ABC of clinical haematology: Polycythaemia, primary (essential) thrombocythaemia and myelofibrosisBMJ 1997; 314 doi: https://doi.org/10.1136/bmj.314.7080.587 (Published 22 February 1997) Cite this as: BMJ 1997;314:587
- Maria Messinezy,
- T C Pearson
Primary polycythaemia (polycythaemia rubra vera), primary (or essential) thrombocythaemia, and myelofibrosis are all clonal disorders originating from a single aberrant neoplastic stem cell in the bone marrow. They are generally diseases of middle or older age and have or may develop common features including a small potential for transforming to acute leukaemia. Myelofibrosis may arise de novo or result from progression of primary polycythaemia or primary thrombocythaemia. Treatment of primary polycythaemia and primary thrombocythaemia can greatly influence prognosis, hence the importance of diagnosing these rare disorders. They need to be distinguished from other types of polycythaemia (secondary polycythaemia, apparent polycythaemia) and other causes of a raised platelet count (secondary or reactive thrombocytosis), whose prognosis is different.
The packed cell volume, rather than the haemoglobin concentration, is the indicator of polycythaemia. A raised packed cell volume (> 0.51 in males, > 0.48 in females) needs to be confirmed on a specimen taken without venous occlusion. Patients with a persistently raised packed cell volume should be referred to a haematologist for measurement of red cell mass by radionuclide labelling of the red cells.

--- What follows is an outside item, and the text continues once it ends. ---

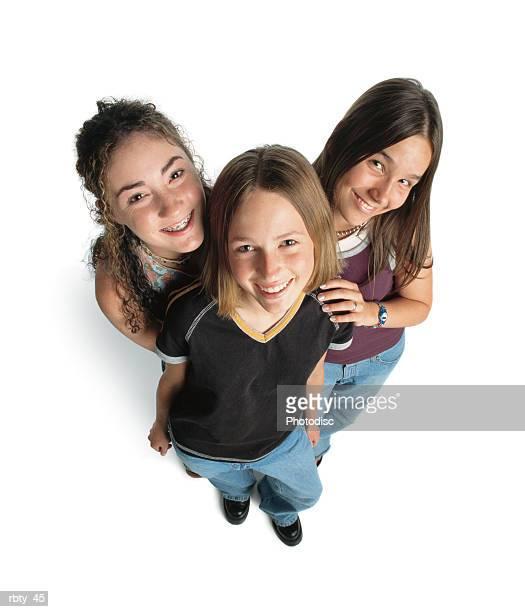 three teenage caucasian girls smile up at the camera playfully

Red cell mass is best expressed as the percentage difference between the measured value and that predicted from the patient's height and weight (derived from tables).
Symptoms and signs of primary polycythaemia
Transient ischaemic attack
Bleeding (including gastrointestinal tract)
Red cell mass more than 25% above the predicted value constitutes real or absolute polycythaemia, of which there are two types: primary and secondary. When the packed cell volume is raised but the red cell mass is not, the condition is known as apparent polycythaemia.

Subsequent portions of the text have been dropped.